They gave us her picture.
Right there amidst the triple copies of court documents and health histories.
Right there, in the beigeochromatic box of a family services conference room.
Without anticipation or expectation, she was suddenly staring back at us. The black and white printout clearly taken from a state database, grainy and overexposed with shadow.
Even so, she looked out with her round cheekbones and the exact eyebrows of her/my son.
Lately I’ve been wondering what it looks like to honor our adopted sons and how we can allow them to grow with the most unfractured spirits possible.
The more I allow all possibilities to that question, the more my heart chases the whisper that the answer lies in honoring their birth parents.
Can we create invitations for their spirits to be as unfractured as possible as they carry the knowledge or heartache or shame they couldn’t offer enough safety/sobriety/nurture to their children?
The wind keeps whirling this idea back to me.
Honor our children by honoring their birth parents. Give them all a chance to be whole.

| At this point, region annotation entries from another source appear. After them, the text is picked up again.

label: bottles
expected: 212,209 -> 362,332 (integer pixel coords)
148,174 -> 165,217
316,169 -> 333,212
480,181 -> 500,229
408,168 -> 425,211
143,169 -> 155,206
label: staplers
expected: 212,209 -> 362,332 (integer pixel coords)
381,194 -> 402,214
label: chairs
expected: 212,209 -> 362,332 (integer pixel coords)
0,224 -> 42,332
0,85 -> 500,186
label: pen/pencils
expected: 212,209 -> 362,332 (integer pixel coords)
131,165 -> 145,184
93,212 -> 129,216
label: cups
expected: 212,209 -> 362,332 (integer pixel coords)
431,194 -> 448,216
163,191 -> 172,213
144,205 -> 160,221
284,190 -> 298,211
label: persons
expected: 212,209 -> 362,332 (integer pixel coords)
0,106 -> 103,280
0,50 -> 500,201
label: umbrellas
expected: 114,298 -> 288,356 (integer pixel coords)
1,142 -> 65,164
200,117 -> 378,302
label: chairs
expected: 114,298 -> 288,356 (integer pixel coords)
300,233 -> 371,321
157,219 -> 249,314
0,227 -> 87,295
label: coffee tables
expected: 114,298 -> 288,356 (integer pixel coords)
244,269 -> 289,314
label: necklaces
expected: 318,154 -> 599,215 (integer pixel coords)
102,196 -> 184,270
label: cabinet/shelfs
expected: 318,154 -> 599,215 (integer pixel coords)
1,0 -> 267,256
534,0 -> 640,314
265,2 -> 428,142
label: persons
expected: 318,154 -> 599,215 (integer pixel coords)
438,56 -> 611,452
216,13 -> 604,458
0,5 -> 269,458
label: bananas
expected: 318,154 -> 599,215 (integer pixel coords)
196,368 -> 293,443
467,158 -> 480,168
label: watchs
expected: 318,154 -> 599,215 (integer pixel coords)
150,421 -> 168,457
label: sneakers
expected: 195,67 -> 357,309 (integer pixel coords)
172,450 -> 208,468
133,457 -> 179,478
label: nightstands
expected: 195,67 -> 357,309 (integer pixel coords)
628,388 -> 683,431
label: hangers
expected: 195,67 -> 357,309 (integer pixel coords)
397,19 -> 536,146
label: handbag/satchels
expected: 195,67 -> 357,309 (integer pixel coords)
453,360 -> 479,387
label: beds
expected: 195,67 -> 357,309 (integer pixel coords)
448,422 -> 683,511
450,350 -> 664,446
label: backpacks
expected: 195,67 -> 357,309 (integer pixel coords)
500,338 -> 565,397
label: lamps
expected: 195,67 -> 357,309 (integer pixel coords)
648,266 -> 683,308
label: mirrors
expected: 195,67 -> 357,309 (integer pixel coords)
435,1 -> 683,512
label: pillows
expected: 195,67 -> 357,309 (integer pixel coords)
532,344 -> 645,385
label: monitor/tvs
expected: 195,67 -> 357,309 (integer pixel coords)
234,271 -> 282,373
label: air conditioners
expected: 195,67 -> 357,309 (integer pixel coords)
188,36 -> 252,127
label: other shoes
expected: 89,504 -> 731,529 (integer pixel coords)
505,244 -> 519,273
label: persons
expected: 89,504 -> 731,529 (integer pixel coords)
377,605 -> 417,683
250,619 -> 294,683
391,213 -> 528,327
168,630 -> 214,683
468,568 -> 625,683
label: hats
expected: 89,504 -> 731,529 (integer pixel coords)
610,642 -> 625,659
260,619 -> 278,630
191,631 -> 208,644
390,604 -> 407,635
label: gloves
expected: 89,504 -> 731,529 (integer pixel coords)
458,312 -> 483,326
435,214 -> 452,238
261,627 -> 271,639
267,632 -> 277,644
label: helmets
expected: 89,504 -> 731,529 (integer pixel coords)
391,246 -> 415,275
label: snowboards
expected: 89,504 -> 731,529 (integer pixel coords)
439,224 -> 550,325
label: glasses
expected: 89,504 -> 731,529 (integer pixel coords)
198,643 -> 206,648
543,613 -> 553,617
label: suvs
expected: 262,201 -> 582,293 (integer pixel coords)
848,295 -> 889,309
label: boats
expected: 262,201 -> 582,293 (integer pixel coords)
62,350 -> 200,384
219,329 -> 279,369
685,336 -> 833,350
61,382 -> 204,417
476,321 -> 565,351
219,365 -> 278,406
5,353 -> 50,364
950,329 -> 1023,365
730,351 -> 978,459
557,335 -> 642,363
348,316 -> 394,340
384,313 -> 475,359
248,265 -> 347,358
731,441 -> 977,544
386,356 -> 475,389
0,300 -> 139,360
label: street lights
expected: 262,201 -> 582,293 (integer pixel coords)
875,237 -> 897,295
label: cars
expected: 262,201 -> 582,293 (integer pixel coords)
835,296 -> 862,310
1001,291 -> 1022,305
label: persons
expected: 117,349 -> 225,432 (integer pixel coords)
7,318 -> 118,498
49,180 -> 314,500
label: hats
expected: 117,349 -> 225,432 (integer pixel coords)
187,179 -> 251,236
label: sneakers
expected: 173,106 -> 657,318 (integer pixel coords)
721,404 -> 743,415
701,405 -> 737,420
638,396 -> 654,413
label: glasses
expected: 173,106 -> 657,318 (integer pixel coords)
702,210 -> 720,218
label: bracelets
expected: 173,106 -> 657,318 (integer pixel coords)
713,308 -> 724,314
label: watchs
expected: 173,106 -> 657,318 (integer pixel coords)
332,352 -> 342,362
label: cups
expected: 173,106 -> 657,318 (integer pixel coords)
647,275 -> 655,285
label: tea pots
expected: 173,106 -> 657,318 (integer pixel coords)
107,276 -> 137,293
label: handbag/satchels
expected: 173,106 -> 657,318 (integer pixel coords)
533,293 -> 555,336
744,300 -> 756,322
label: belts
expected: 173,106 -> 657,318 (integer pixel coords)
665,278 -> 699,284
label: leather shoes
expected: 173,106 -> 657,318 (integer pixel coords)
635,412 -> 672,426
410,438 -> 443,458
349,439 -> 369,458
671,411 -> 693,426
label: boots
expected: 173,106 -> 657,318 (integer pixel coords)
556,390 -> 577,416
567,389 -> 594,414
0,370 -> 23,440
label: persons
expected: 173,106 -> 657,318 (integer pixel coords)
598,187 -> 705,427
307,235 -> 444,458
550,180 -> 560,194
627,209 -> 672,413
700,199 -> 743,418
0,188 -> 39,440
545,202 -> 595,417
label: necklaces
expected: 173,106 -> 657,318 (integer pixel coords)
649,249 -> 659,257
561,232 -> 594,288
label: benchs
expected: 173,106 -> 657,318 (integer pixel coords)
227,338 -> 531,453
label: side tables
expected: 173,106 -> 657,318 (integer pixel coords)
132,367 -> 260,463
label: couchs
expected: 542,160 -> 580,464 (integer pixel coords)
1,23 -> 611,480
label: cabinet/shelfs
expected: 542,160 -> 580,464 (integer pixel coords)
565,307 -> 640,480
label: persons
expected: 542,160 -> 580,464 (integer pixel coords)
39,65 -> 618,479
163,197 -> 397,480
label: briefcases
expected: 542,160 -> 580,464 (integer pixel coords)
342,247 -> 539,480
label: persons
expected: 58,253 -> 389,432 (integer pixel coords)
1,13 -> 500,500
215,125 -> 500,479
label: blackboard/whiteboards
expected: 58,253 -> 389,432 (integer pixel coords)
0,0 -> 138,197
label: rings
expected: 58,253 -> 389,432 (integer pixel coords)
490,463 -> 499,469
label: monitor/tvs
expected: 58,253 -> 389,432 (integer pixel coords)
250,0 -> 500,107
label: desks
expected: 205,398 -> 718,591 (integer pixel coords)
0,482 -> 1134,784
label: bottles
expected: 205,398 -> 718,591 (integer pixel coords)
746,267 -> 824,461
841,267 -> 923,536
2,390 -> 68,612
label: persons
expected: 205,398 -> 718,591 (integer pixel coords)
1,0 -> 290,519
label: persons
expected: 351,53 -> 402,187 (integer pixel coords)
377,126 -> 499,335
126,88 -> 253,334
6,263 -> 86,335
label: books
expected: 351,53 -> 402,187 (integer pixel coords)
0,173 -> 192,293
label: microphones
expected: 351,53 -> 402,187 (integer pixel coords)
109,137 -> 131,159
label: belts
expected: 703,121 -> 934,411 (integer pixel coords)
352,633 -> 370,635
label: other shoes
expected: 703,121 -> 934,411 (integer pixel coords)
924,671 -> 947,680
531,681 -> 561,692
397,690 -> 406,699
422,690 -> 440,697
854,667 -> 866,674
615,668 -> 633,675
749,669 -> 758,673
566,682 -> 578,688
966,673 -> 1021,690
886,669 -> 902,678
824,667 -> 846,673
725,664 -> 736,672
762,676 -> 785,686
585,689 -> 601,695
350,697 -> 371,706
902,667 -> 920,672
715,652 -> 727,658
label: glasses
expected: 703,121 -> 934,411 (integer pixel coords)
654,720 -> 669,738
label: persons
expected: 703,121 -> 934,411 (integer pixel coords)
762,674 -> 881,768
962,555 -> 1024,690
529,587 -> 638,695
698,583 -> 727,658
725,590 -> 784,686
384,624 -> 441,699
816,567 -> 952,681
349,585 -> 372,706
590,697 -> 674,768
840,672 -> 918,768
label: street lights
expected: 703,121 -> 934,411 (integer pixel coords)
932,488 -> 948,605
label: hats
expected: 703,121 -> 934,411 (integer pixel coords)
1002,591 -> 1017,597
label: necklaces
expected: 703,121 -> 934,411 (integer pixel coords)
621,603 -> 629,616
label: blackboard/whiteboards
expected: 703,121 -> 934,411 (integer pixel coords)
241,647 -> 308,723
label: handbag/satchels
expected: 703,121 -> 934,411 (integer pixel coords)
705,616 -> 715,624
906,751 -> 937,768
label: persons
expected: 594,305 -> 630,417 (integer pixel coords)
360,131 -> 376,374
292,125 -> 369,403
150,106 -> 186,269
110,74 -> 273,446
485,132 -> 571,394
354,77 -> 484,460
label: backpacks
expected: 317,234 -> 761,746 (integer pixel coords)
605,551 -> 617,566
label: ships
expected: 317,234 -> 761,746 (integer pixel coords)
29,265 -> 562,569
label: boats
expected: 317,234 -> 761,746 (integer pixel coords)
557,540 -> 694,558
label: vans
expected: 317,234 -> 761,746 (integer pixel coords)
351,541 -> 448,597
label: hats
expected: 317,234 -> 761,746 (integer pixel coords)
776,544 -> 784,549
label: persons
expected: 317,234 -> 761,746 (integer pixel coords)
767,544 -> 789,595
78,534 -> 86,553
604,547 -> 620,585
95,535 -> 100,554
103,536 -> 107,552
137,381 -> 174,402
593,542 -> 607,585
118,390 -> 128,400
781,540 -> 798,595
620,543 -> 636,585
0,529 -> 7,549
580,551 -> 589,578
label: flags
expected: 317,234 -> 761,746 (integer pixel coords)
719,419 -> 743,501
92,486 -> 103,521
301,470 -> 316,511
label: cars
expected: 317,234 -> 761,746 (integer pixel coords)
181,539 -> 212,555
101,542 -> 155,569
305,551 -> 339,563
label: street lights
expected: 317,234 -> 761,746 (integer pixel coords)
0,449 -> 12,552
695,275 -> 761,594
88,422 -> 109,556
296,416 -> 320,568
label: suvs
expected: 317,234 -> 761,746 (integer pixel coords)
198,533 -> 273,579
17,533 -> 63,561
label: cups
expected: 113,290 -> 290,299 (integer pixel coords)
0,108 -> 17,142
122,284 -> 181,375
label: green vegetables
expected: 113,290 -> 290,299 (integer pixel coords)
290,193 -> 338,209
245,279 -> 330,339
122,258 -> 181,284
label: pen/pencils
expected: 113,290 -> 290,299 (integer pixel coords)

I hate this because it requires emotional elasticity from me.
Do I have the energy to choose the harder way? Do I believe love expands infinitely and is expressed in infinite ways? Do I believe parenting is the long game based on small actions now? Can I find the tension between rock-solid boundaries and liquid scoopfuls of grace?
I hate this because it runs counter-intuitive to a mother’s blind rage to protect at all costs.
Didn’t they have their chance?! And yet…the longer I am in this foster care world, the more I believe it is a child’s right to know about and know their birth family (in the increments it remains safe and emotionally healthy for the child.)
I hate this because I have to crush my ego and my desire to reduce complexities into binaries I can label “good” or “bad”.
I do not get the luxury of seeing time in a vacuum without the deep realities of our American history and how race, cyclical poverty, blocked access to education, and current politics play heavily into why I sit at a table telling the state I legally promise to be Nurture Mommy while Birth Mom remains as voiceless as her pixelated picture.
I allow myself the freedom to not have answers right now. There is no map.
For now, there is time.
For now, we focus on all children in our home feeling attached and safe. For them to believe they belong, are chosen, and known.
For now, I slide that paper with her picture onto the top of the pile knowing what a treasure it will be in the discussions to come with her/my boys.